We do these things called the Green Room Sessions. They are (virtual) fundraisers for music venues. They are private. You’ve got to get invited by us. We have all these interesting people involved and it is a combination of letting people know what we are doing along with music. It is hosted by Sir Mix-A-Lot, who is awesome and amazing. Allen Stone performed last night. People come on and hear some music, hear what we are working on, where things are at legislatively and fundraising-wise. Then, of course, we ask them for money and support. They are all at 9:30am and this was our first one at night, which is great. It is rock’n’roll and we are nighttime. This is for the Keep Music Live campaign, which is raising money. We will take that and give grants to the music venues.
What is happening with the National Independent Venue Association right now?
NIVA grants went live. NIVA has been raising money from private companies and other fundraising efforts. They are taking this money and are going to award it to all of the independent music venues that are members of NIVA, which is almost 3,000 members. Applications opened up this week.
How are you feeling about the Save Our Stages Act (SOS Act) being incorporated into the Heroes Act stimulus package in congress?
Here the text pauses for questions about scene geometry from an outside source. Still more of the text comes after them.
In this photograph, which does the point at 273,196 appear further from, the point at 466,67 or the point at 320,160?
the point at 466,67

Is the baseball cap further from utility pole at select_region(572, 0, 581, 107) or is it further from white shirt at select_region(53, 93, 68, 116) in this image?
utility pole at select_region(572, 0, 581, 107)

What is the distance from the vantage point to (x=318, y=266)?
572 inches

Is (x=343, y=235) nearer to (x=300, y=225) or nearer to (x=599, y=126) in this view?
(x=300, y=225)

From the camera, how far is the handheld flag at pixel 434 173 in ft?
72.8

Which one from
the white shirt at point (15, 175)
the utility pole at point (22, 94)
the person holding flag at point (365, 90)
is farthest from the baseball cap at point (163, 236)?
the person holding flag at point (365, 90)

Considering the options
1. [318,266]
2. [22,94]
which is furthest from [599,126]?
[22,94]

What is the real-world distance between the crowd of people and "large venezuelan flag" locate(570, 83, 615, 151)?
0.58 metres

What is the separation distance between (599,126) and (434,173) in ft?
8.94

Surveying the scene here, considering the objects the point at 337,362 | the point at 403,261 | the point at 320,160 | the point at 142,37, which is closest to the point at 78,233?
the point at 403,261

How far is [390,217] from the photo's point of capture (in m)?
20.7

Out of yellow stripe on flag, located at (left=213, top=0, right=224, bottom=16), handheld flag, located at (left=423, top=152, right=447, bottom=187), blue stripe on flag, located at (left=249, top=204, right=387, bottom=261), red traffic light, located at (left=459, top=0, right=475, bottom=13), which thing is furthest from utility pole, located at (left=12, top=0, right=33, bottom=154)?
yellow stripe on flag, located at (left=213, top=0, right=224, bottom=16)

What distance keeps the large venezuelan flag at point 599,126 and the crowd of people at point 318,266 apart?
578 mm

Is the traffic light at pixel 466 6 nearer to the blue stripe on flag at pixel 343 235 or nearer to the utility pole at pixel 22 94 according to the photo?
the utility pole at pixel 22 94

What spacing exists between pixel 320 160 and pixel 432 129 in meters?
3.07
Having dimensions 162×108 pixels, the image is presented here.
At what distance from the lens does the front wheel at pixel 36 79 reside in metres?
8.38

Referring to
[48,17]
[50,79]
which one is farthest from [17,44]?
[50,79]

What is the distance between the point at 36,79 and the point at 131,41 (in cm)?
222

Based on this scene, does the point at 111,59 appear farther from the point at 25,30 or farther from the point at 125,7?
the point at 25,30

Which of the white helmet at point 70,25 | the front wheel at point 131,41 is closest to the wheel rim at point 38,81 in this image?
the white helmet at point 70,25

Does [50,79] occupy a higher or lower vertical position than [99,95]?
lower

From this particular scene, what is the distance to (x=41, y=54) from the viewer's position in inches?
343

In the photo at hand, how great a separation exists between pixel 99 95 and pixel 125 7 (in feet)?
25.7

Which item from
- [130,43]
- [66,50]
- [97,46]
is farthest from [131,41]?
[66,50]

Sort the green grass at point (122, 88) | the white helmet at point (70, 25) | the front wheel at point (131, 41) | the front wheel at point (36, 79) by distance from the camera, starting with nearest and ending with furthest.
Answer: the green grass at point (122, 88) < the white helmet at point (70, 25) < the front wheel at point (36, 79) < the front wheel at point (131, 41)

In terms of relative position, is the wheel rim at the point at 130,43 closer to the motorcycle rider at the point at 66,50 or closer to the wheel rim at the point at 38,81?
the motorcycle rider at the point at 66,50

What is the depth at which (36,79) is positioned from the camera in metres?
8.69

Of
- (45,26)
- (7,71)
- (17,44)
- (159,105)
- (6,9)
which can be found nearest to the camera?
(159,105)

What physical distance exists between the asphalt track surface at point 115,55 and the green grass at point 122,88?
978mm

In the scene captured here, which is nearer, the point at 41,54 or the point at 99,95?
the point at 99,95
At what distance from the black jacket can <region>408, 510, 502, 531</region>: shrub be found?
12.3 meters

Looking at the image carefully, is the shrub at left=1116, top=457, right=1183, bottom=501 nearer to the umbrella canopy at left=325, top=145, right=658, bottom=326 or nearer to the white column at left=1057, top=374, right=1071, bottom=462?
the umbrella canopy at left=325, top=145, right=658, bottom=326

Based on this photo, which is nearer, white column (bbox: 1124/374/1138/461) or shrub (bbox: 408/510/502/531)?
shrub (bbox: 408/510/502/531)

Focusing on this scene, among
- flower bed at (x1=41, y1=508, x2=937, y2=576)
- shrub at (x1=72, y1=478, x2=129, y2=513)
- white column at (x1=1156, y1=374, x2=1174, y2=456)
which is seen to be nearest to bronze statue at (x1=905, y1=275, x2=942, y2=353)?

It is a huge deal. The House of Representatives is going to vote on it this week or next and then it is not looking good that the Senate will pass it. What is good news, is the skinny bill that they are talking about pushing through that has the SOS Act in it. I cannot tell you how many backflips I will be doing if that happens. That was us. We did that and when I say we, I mean NIVA. I maybe put my pinky fingernail in there while they had their whole bodies in there. It would be such a huge win for us. Nobody really knows how much that is going to be per venue, how it will be decided or what the criteria is. We don’t know how long that will take care of people, but it is going to get the can further down the road. It may not save us all, but it is going to get us down the road.
Have there been any more venue closures in your area?
A really cool and old venue in Seattle told me the other day that they can’t fight anymore. They are done. I can’t say who it is yet because they asked me not to, but it sucks. They are losing so much money, but they are really tired of the fight. They are tired of the battle. It just wears you down. Venue owners are used to being able to handle a lot, but this is just too much. It is too much for a human to take. We were thinking congress was going to vote before they went on recess [in August]. We got all excited and then it didn’t happen and everyone went into dark holes. The depression was a tidal wave. The stakes are so high. It’s only our livelihoods and the thousands upon thousands of people that it connects to.
How is your initiative to get people to vote going?
We have all these precinct captains for all the states. I sent them all emails and was like, ‘We have this election going in these swing states or these senate seats which are vulnerable. We all have these giant email lists and social media lists as clubs and ways to reach tons and tons of people. Just push out the vote.’ I asked them to push for the vote. Then I worked with a group called Venues for Votes. Originally they were working on getting venues as polling stations and then as places where ballots could be counted. Now, their main focus outside of pushing people to vote is to use the marques to push people to vote. So, I hit up all the different states and a bunch of them responded that they were working on stuff like that. A lot of people want to be non-partisan because they don’t want to piss off their customers. I am not. My business, Life On Mars, if you’re going to vote for Trump don’t come in. I don’t want your money. If that is where your belief system is, then stay away. Not everybody wants to do that and NIVA is a non-partisan organization. But I am personally emailing every venue to encourage people to vote. I am just emailing people to say they should use their list to reach out to people to say we need every vote. I’ve gotten great responses back.